Deine Aufgabe ->
Gib aus der Filmkritik zu „The Accountant“ den Abschnitt wortgetreu aus, der bei den Worten „Gunnar Landsgesell ·“ anfängt und bis einschließlich „bisschen fahl wirkt.“ reicht.

··· Text zum Lesen ···

Musiker:innen aus Südafrika und Kolumbien prägen den besonderen Charakter des Pforte Kammerorchesters Plus. (Foto: Aron Polcsik)
Gunnar Landsgesell · 20. Okt 2016 · Film

The Accountant

Buchhalter und Killermaschine, derart sind die Eigenschaften von Christian Wolff, mit stoischer Mine von Ben Affleck gespielt. "The Accountant" erzählt einen irritierenden, spannenden Stoff, der wie ein Puzzle zusammengesetzt wird, am Ende aber ein bisschen fahl wirkt.

In „Rainman“ sind es die verstreuten Zahnstocher, die der Autist Dustin Hoffman mit einem Blick zählt – unter dem Staunen von Tom Cruise. In „The Accountant“ ist es der autistische Ben Affleck, der schon als Bub ein Puzzle zusammensetzt, noch bevor ein Gespräch seiner Eltern zu Ende geführt ist. Das letzte, abhanden gekommene Puzzleteil versetzt das Kind in eine unkontrollierte Aggression und diese, dem Krankheitsbild zugeschriebene Emotion, setzt der Film als Motor, als Schnittstelle seiner Dramaturgie. „The Accountant“ versucht von einem scheinbar unvorstellbaren Gegensatz seine innere Spannung zu beziehen: Ben Affleck ist Christian Wolff, ein Mann, der den Job des numerisch orientierten Buchhalters und der perfekten Killermaschine problemlos in einer Person vereint. Präzision verbindet. Als er einen Auftrag zur Rechnungsprüfung der Firma Living Robotics annimmt, überschneiden sich die fein säuberlich getrennten Lebenslinien dieses Mannes. Unordnung schätzt der Autist – noch so ein Klischee – aber gar nicht.

··· Angaben zur Quelle ···

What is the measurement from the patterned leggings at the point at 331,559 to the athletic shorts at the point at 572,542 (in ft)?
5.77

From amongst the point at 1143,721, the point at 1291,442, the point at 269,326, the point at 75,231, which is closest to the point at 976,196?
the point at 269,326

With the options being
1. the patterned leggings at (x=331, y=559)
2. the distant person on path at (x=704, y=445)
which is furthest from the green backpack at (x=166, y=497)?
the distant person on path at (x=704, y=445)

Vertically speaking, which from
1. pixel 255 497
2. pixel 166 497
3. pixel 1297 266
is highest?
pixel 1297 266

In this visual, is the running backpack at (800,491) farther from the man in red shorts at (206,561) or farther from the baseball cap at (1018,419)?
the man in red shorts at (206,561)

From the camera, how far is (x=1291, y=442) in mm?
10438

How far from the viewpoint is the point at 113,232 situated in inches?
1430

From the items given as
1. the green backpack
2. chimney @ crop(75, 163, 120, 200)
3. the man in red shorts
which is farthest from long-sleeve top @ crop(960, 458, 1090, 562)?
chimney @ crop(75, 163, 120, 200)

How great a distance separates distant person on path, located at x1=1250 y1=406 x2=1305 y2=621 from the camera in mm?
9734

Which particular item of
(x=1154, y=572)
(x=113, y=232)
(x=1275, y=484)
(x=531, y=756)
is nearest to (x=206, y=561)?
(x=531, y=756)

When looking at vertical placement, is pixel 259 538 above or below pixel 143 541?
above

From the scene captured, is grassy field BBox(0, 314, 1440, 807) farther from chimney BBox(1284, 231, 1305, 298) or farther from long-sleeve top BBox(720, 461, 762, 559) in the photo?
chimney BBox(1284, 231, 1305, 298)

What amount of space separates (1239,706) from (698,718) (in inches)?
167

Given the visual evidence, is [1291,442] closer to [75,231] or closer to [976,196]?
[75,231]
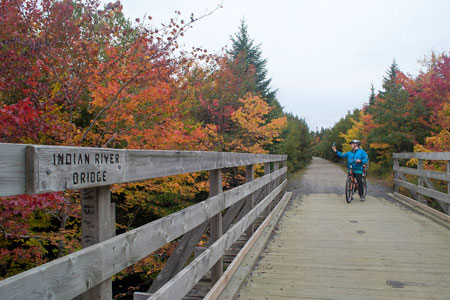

···

Antwort unten ->
Gunnar Landsgesell · 20. Okt 2016 · Film

The Accountant

Buchhalter und Killermaschine, derart sind die Eigenschaften von Christian Wolff, mit stoischer Mine von Ben Affleck gespielt. "The Accountant" erzählt einen irritierenden, spannenden Stoff, der wie ein Puzzle zusammengesetzt wird, am Ende aber ein bisschen fahl wirkt.